All the difference between [A,B] and [A-B] comes when the datum features are mated with their simulators... For the [A,B] case the simulator for A first grows material until it constrains datum feature A as fully as a perfect cylinder can, then the simulator for B grows material (using Regardless of Material Boundary, as with A) to constrain rotation about datum A. For [A-B] the two simulators grow material simultaneously and each will continue to shrink in size until they constrain the datum features as much as they "do"... I say "do" because there is currently a discussion within and between the Y14.5 and Y14.5.1 committees to resolve whether the second simulator will continue to shrink around its datum feature after the other has engaged the datum feature to the point that it cannot shrink any more. With any "A-B" type of case with features of size this is a point that needs clarification in the standard.

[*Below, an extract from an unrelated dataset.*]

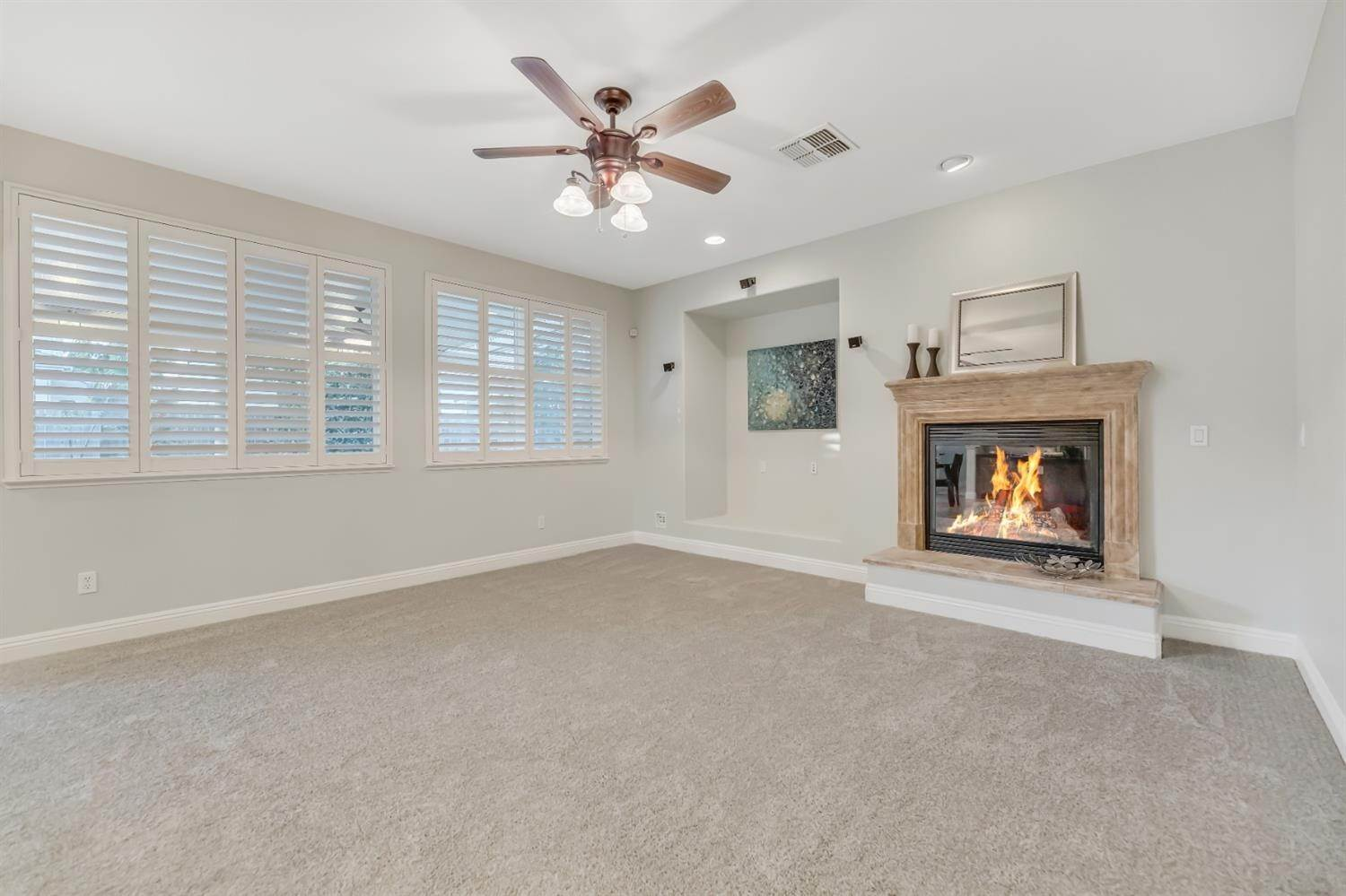 26. Single Family Homes for Active at 6808 SALVATERRA Circle Elk Grove, California 95757 United States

With A-B the slot has an equal influence to that of the cylindrical feature for constraining one of the rotational degrees of freedom that the cylinder as a primary would have first influence over... This makes A-B pretty difficult to handle correctly for most inspection methods that I am aware of.

I wouldn't recommend A-B for this type of part. For this discussion and to better model the most common functional cases for this type of part, I think A as primary and B as secondary is better.

Dean
 
Dean,
OK, [A] simulator is a chuck or collet.
How you visualize simulator and its relation to A?